[Opening Available records section]
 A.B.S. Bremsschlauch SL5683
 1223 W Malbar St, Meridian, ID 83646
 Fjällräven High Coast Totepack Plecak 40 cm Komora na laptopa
[Closing Available records section]
[Opening Available records section]
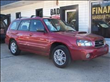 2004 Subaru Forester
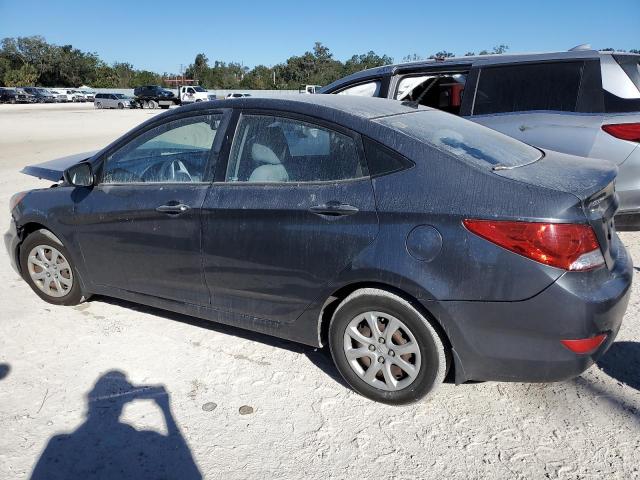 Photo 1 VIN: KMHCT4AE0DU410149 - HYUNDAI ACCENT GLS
[Closing Available records section]
- What is needed -
Repeat the records starting with the line that contains "A.B.S. Bremsschlauch SL5683" and going on through the line that contains "Fjällräven High Coast", including both of those lines.

- Solution below -
 A.B.S. Bremsschlauch SL5683
 1223 W Malbar St, Meridian, ID 83646
 Fjällräven High Coast Totepack Plecak 40 cm Komora na laptopa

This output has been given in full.